藤が丘駅から乗車するのは、名古屋市営地下鉄の東山線。終点の高畑まで乗車していく。東山線は名古屋市の東西を結ぶ地下鉄路線。名古屋の市街地から出る放射状路線の一つとなっていて、地下鉄が開業した時にはまだ更地だった沿線は、開業後に急速に発展し、現在はベッドタウンが広がる。また、栄と名古屋駅を結ぶ地下鉄路線であるために、昼夜問わず混雑する路線としても知られている。藤が丘~一社の手前までは地上区間。そこからは地下鉄となり、本山、千種、栄、名古屋、八田を経由して高畑へ。当然ながら最混雑区間は栄~名古屋間だった。
乗車記録20
名古屋市営地下鉄 東山線
普通 高畑行
藤が丘→高畑 N1000形

列車は終点の高畑に到着。地下鉄乗りつぶしあるあるで特段終点の駅に用事はない。位置的にはあおなみ線荒子駅の西側。中川区の区役所が近くにある。地上に一瞬出て、すぐに折り返し、来た道を戻って栄駅へと向かった。
乗車記録21
名古屋市営地下鉄 東山線 普通 藤が丘行
高畑→栄 N1000形
乗車記録22
名古屋市営地下鉄 名城線 普通 環状運転(右回り)
栄→平安通 2000形
日本最短地下鉄「上飯田線」と名鉄小牧線に乗車して犬山へ

さて、旅もいよいよラストスパート。栄駅からは本日2回目の名城線で平安通駅で下車。ここの駅から、名古屋市営地下鉄最後の未乗路線の上飯田線と、名鉄の最後の未乗路線小牧線に乗車する。
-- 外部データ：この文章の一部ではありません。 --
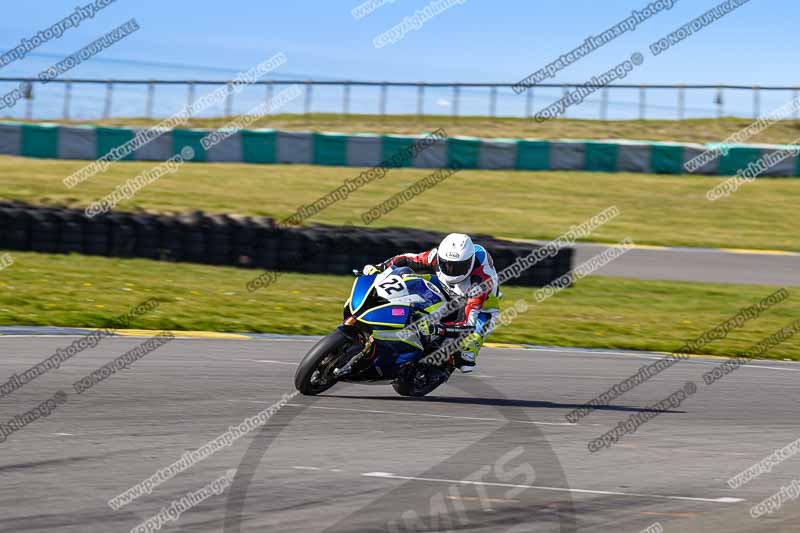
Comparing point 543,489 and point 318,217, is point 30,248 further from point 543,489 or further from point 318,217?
point 543,489

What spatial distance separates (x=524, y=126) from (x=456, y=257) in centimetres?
3001

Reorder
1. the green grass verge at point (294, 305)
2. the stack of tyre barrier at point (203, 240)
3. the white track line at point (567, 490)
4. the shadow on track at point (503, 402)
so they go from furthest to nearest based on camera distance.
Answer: the stack of tyre barrier at point (203, 240)
the green grass verge at point (294, 305)
the shadow on track at point (503, 402)
the white track line at point (567, 490)

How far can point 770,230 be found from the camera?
Result: 28.0 metres

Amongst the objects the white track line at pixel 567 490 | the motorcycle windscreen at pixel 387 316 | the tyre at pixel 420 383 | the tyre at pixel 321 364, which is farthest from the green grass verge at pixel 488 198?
the white track line at pixel 567 490

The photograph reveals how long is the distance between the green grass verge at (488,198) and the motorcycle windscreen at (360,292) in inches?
594

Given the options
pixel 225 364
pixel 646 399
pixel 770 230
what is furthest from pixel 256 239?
pixel 770 230

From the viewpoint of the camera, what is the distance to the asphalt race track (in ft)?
21.0

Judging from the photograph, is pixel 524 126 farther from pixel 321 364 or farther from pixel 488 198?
pixel 321 364

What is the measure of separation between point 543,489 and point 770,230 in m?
22.3

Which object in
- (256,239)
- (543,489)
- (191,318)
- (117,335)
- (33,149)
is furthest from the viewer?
(33,149)

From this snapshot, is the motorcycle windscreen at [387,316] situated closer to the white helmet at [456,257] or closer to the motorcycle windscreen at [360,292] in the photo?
the motorcycle windscreen at [360,292]

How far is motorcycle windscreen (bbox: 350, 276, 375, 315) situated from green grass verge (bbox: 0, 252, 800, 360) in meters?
5.15

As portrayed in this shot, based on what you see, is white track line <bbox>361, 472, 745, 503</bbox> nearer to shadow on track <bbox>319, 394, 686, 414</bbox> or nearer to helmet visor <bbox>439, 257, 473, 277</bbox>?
shadow on track <bbox>319, 394, 686, 414</bbox>

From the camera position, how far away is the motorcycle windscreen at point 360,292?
9.97 meters
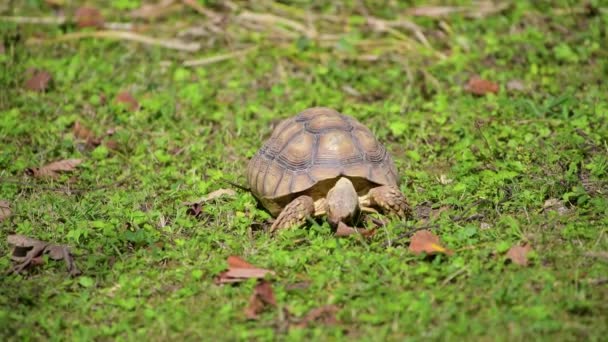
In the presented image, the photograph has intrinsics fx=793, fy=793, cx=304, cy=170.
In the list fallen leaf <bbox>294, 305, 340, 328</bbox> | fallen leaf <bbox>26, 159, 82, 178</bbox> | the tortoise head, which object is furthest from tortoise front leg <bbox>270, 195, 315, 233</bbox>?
fallen leaf <bbox>26, 159, 82, 178</bbox>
この旅の締めくくりとなる列車にも珍要素がある。上飯田線はここ平安通から隣の上飯田駅までを結ぶわずか0.8kmの路線。日本で一番短い地下鉄となっている。上飯田から先は名鉄小牧線と直通しており、一応名古屋市営地下鉄自前の7000形も走っているが、車両もほとんどが名鉄の車両。地下鉄区間も名鉄の乗務員が乗務している。前回の記事でも書いた通り、名古屋市営地下鉄の路線名は基本的に愛称で、正式な路線名ではないが、この路線だけは上飯田線が正式な路線名となっている。路線は上飯田連絡線株式会社という第三セクターの所有、路線の運行は名古屋市営地下鉄、実際の乗務員は名鉄という運行形態を取っている。
ここから乗車するのは、名古屋市営地下鉄上飯田線と名鉄小牧線を相互直通運転する名鉄300系の普通犬山行。上飯田線の先にある小牧線は上飯田駅から犬山駅までを結ぶ路線で、県営名古屋空港の東側のエリアを走っている。乗車する300形の車内はロングシートと転換クロスシートが混在する名鉄独自の座席配置が採用されていて、一区間のみの地下鉄区間もクロスシートで移動することができる。
乗車記録23
名古屋市営地下鉄上飯田線 名鉄小牧線
普通 犬山行
平安通→上飯田 300形

平安通駅を出ると、2分で上飯田線の終点上飯田駅に到着。別に乗務員が変わるわけでもないので、まったく終点感はない。名鉄小牧線に入ったあとも、次の味腕駅の手前までは地下区間となり、矢田川と庄内川は地下で交わす。その後は城北線の線路と交差し、春日井市の西側のエリアを進む。名古屋飛行場の東側は自衛隊の小牧基地が広がっているが、牛山駅がその最寄り。その後小牧市へと入ると、小牧市街で再び地下へと入る。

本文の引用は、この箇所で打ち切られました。